November 22, 2024

Skylight Webzine

Online since 2000

Stream The Album, Make It Cheaper – Social Distortion Puts Fans In Control of Record Price


How do you get fans to listen to the entire album anymore?

 

They want the single. Hell, they probably have the single already. And the rest of the tracks, depending on how big of a fan they are, don’t matter so much. Marketers are asking fans to take upwards of half-an-hour to 80 minutes to listen to an album and hope that they don’t play Call of Duty the whole time, ignoring the album and its presence altogether.

Social Distortion has attempted to buck this trend with their latest album release.

Often, when full-album streams are put online, the first few tracks get all the attention and interest falls off a cliff from there.

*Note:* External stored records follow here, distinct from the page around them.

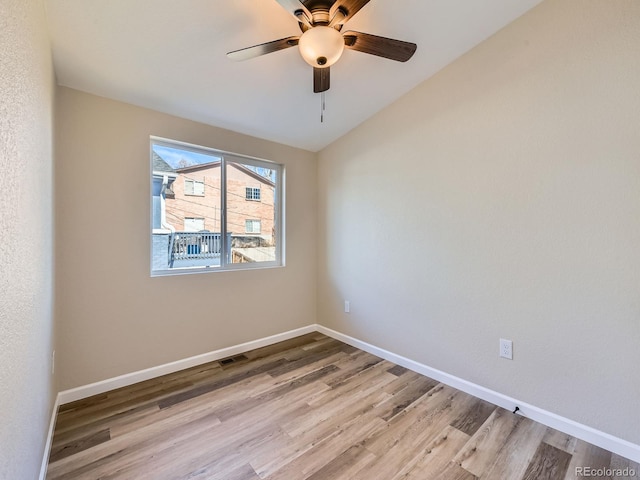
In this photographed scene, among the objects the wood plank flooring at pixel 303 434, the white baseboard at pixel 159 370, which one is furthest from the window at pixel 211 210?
the wood plank flooring at pixel 303 434

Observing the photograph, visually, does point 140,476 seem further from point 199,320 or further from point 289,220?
point 289,220

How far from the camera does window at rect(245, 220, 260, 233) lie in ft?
9.77

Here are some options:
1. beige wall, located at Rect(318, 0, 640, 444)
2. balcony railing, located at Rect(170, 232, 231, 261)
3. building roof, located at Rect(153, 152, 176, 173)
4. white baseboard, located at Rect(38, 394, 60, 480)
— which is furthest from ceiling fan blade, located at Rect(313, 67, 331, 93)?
white baseboard, located at Rect(38, 394, 60, 480)

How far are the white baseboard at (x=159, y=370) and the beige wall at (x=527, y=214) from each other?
122cm

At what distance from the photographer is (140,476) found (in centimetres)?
141

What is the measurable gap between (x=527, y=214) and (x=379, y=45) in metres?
1.41

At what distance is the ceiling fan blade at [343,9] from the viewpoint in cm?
133

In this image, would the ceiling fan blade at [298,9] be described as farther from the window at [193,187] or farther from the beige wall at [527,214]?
the window at [193,187]

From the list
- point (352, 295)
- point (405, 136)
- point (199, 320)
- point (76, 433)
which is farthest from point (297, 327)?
point (405, 136)

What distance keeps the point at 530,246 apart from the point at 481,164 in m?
0.66

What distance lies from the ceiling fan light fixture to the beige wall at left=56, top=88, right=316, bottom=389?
1.46 meters

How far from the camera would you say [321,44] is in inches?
57.3

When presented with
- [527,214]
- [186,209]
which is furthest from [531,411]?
[186,209]

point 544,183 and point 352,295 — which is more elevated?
point 544,183
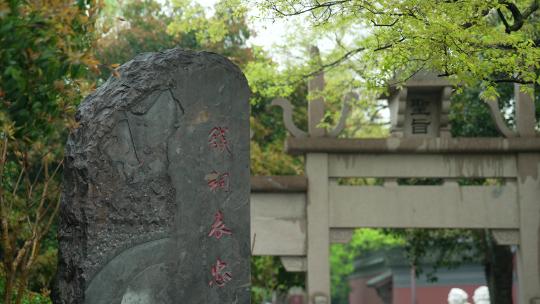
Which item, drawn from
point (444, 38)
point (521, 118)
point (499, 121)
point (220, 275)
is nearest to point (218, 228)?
point (220, 275)

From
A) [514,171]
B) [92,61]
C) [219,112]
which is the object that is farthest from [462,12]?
[514,171]

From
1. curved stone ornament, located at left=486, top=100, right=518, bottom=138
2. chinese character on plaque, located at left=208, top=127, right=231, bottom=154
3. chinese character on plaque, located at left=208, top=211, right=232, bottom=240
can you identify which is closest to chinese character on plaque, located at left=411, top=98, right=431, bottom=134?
curved stone ornament, located at left=486, top=100, right=518, bottom=138

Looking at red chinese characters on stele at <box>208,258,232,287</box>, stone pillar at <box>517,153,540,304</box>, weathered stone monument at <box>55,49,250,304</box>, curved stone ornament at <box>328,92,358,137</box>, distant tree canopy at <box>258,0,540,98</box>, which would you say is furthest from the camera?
curved stone ornament at <box>328,92,358,137</box>

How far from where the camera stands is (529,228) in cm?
1029

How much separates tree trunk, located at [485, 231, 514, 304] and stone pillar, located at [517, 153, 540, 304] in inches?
77.2

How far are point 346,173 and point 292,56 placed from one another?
10.5 ft

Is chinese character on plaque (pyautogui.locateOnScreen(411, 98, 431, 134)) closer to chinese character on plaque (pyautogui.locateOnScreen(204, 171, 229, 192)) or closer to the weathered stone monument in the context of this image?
the weathered stone monument

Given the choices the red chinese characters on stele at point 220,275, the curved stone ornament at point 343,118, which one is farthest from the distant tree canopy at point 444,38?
the curved stone ornament at point 343,118

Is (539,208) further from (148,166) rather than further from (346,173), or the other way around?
(148,166)

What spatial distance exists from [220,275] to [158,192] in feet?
2.45

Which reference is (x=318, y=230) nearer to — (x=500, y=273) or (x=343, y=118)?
(x=343, y=118)

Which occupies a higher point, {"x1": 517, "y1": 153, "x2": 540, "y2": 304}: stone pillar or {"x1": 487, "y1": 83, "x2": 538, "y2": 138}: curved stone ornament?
{"x1": 487, "y1": 83, "x2": 538, "y2": 138}: curved stone ornament

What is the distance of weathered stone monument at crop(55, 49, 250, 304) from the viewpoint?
16.5ft

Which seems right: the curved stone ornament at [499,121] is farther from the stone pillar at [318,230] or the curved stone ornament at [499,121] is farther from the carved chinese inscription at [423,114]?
the stone pillar at [318,230]
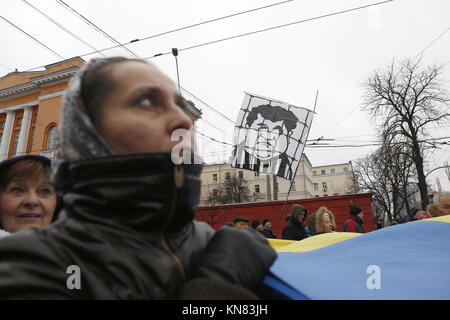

To circumvent this common problem, their label, Epitaph, helped the group devised a different strategy.

With every 100k streams, the price of the album drops by a dollar on Amazon down to $7.99. Epitaph had two goals with this strategy. (1) To encourage fans to listen to the entire record, not just the first couple of tracks, and (2) to encourage the spreading of the record by giving fans ownership and control. And it worked.

Social Distortion let fans control the price of their record.

The new album, “Hard Times and Nursery Rhymes”, is well on its way to hit their target of 500,000 streams. Also, Jason Fisher, the Director of New Media at Epitaph, told Hypebot in an e-mail that the shares have been incredible on it.

How did they get fans to share this through social media?

If a fan tells their fans about the promo on Facebook or Twitter, they’re entered to win an autographed guitar. Due to this, the Amazon preorder has seen a 500% increase in sales since the start of the promotion (last Tuesday) with its peak point so far at #3 overall on the retailer’s site. Thus far, each day of the promotion has seen at least a 25% increase in Amazon sales over the previous day.

“The more they spread or listen to the record, the more the price drops, inviting them to be more than a passive listener,” Fisher explained. “It transforms them into a champion for the band where they can see their results unfold firsthand.”